Denguefieber – wie kann man sich schützen?

Reisende sollten vor allem Vorsichtsmaßnahmen treffen, um möglichst nicht von Mücken gestochen zu werden. Auf unbedeckten Hautstellen sollten hochwirksame Repellentien (mit den Wirkstoffen DEET oder Icaridin in ausreichend hoher Konzentration) angewendet und/oder möglichst stichfeste oder imprägnierte, lange Kleidung getragen werden. Auch wenn die Mücken vorwiegend tagaktiv sind, sollte unter imprägnierten Moskitonetzen geschlafen werden. Unterkünfte mit Mückengittern und/oder Klimaanlagen sollten bevorzugt werden, da die Mücken keine hohen Temperaturunterschiede mögen. Nach der Rückreise aus Denguevirus-Endemiegebieten wird den Rückkehrern in deutschen Regionen mit kompetenten Mückenvektoren im Sommer und Frühherbst auch bei Symptomfreiheit bis 14 Tage nach der Reise Mückenschutz empfohlen, um autochthone Übertragungen zu verhindern. 

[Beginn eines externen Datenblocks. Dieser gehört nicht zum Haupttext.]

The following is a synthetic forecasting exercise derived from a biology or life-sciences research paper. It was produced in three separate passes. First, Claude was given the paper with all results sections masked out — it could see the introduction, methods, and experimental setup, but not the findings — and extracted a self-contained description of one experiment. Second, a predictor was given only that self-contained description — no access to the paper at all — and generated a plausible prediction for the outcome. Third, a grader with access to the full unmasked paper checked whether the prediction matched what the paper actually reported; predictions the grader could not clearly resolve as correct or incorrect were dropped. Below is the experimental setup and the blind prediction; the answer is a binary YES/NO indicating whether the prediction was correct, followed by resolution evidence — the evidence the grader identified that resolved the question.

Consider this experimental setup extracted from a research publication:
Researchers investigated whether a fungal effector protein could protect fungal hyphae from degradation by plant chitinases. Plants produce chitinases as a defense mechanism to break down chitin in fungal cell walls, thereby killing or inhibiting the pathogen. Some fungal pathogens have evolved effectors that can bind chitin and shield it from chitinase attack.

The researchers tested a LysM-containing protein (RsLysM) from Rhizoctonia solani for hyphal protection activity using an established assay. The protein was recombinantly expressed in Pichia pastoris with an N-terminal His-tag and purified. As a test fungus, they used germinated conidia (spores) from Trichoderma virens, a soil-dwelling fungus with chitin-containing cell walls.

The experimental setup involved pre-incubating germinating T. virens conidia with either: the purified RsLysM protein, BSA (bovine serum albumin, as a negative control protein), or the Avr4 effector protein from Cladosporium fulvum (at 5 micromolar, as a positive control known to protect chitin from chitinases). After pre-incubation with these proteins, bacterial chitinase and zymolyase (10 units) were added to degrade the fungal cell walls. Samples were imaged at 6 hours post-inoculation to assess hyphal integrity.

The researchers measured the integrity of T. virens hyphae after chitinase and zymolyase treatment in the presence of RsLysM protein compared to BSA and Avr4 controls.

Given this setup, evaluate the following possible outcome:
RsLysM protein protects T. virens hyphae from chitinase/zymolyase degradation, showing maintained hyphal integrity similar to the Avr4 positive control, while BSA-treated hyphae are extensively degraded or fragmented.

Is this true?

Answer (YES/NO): NO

Der Impfstoff Dengvaxia® von Sanofi ist zwar in Europa zugelassen, wurde aber nicht in der Reisemedizin eingesetzt. Seit Februar 2023 gibt es auch in Deutschland den Impfstoff Qdenga® von der Firma Takeda gegen Denguefieber, der auch in der Reisemedizin eingesetzt werden darf. Der tetravalente Lebendimpfstoff ist ab dem vollendeten vierten Lebensjahr zugelassen. Es werden zwei Impfdosen im Abstand von drei Monaten verabreicht. Durch die zweimalige Impfung konnten Fieberfälle um 80 Prozent und Krankenhauseinweisungen um 90 Prozent reduziert werden.

Entsprechend der STIKO-Empfehlung vom November 2023 wird die Impfung nur Personen empfohlen, die schon sicher eine Dengue-Infektion durchgemacht haben und in ein Dengue-Ausbruchsgebiet reisen oder in anderer Form Kontakt zu Dengue-Viren haben. Dabei sollte anamnestisch eine Laboruntersuchung durchgeführt worden sein, die die Vorinfektion belegt. Eine erneute serologische Untersuchung ist vor Impfung aber nicht erforderlich, da sie nicht wirklich aussagekräftig ist. Reisende, die nicht dieser Gruppe angehören (Dengue-Naive), können sich auf Wunsch auch impfen lassen (zwei Impfungen im Abstand von drei Monaten). Sie müssen aber aufgeklärt werden, dass eine Infektionsverstärkung bei anschließender Infektion nicht auszuschließen ist und dass die Datenlage gegenwärtig limitiert ist. 

Daher ist ein adäquater Schutz vor Mückenstichen das Allerwichtigste und auch in Zukunft muss aufgrund der fortschreitenden Klimaerwärmung in die Bekämpfung von Stechmücken investiert werden.